— What the task asks —
Lines outside the range are not wanted. Give again exactly the lines between the line holding "This chart contains" and the line holding "Precios De Cocinas", inclusive, from the listing below.
(Beginning of Input)
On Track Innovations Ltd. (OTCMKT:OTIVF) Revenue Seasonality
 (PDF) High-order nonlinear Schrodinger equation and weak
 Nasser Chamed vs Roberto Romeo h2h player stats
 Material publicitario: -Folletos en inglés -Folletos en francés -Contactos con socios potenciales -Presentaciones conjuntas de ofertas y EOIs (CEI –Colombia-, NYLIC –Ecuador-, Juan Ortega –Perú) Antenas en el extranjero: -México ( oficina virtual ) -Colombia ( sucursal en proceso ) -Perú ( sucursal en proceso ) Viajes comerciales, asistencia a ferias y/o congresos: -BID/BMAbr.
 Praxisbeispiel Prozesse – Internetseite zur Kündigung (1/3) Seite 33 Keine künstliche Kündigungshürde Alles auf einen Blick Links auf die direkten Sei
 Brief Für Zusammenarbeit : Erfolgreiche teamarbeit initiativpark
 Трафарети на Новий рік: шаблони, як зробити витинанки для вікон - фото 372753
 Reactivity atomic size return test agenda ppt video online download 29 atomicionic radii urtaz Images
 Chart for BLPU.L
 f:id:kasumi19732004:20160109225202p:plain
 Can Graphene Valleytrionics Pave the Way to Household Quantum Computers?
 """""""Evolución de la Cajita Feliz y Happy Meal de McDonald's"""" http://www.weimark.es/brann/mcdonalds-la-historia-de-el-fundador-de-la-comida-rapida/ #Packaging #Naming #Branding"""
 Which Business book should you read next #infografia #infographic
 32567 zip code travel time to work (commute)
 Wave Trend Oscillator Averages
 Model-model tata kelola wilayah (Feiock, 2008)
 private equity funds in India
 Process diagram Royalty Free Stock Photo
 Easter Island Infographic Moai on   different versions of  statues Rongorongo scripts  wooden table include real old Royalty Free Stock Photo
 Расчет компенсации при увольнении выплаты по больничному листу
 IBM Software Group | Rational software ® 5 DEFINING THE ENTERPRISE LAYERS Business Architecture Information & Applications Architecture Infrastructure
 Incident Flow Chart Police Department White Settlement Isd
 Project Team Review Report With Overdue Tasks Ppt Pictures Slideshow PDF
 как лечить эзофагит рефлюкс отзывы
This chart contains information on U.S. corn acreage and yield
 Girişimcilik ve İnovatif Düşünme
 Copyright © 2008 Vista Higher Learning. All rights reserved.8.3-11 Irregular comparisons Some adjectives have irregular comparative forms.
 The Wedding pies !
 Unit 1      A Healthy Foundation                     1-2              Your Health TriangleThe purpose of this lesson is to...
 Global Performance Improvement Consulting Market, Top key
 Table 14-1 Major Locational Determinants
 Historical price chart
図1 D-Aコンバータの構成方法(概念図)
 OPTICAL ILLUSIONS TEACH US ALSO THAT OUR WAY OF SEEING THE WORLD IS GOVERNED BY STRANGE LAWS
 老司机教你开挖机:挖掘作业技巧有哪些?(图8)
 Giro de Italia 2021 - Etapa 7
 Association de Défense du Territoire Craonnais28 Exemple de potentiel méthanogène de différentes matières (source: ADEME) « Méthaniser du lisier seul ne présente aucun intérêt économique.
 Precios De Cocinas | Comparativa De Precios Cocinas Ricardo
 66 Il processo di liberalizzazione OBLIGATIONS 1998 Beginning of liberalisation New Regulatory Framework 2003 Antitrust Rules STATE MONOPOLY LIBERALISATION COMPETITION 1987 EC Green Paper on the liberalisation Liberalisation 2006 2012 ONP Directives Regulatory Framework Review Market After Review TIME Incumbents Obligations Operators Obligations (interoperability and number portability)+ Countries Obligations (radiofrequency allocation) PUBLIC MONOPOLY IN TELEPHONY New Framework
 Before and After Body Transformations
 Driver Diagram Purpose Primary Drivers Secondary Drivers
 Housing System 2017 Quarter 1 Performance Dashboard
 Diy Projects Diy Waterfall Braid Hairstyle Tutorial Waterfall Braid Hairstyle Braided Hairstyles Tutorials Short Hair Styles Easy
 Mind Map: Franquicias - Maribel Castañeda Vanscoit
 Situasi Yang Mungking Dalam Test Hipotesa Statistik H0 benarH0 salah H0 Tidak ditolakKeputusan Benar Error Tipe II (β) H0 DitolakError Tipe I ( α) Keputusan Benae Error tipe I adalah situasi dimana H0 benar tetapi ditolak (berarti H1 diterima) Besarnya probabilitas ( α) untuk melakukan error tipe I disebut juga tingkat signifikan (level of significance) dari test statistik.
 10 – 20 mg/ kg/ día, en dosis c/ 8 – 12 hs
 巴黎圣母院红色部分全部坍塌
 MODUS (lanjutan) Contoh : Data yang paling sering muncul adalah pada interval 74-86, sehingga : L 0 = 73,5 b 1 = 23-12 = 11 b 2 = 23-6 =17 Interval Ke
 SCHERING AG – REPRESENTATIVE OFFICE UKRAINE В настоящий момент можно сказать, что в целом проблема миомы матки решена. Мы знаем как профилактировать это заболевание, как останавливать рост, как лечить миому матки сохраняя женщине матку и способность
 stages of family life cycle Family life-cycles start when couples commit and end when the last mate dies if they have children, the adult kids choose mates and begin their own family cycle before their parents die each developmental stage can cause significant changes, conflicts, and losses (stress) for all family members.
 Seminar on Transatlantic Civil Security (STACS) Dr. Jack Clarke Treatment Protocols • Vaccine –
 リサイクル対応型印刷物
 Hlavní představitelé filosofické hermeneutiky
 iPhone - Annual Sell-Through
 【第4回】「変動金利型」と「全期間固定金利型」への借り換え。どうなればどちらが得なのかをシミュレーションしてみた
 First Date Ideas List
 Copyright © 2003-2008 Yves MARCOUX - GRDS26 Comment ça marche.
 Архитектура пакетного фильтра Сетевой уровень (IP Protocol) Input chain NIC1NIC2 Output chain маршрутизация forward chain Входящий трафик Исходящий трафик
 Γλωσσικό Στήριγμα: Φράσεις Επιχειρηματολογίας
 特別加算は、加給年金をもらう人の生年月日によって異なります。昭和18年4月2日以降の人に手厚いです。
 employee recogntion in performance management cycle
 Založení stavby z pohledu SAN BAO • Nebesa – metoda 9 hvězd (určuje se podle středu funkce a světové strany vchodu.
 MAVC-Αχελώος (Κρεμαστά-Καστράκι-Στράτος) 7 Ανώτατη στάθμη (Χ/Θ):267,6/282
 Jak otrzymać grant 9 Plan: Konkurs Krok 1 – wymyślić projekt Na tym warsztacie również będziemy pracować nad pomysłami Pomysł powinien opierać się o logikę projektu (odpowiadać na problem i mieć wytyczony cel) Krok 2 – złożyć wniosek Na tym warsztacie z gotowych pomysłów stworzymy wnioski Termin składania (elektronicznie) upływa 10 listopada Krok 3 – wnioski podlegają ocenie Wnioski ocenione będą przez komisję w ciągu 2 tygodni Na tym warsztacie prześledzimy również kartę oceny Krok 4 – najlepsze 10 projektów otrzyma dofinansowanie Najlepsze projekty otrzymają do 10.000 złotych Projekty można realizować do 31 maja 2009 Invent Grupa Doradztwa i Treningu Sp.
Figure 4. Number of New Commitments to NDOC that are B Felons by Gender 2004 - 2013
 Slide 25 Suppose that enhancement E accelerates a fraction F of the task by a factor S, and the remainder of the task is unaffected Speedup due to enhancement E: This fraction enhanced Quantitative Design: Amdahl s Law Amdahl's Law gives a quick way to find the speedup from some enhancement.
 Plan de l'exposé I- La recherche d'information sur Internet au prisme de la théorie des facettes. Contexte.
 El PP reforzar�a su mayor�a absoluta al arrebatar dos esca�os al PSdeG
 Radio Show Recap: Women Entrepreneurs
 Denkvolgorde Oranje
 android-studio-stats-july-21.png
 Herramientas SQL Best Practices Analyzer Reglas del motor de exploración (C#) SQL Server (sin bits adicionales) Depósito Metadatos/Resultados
(End of Input)
— Finished exercise —
This chart contains information on U.S. corn acreage and yield
 Girişimcilik ve İnovatif Düşünme
 Copyright © 2008 Vista Higher Learning. All rights reserved.8.3-11 Irregular comparisons Some adjectives have irregular comparative forms.
 The Wedding pies !
 Unit 1      A Healthy Foundation                     1-2              Your Health TriangleThe purpose of this lesson is to...
 Global Performance Improvement Consulting Market, Top key
 Table 14-1 Major Locational Determinants
 Historical price chart
図1 D-Aコンバータの構成方法(概念図)
 OPTICAL ILLUSIONS TEACH US ALSO THAT OUR WAY OF SEEING THE WORLD IS GOVERNED BY STRANGE LAWS
 老司机教你开挖机:挖掘作业技巧有哪些?(图8)
 Giro de Italia 2021 - Etapa 7
 Association de Défense du Territoire Craonnais28 Exemple de potentiel méthanogène de différentes matières (source: ADEME) « Méthaniser du lisier seul ne présente aucun intérêt économique.
 Precios De Cocinas | Comparativa De Precios Cocinas Ricardo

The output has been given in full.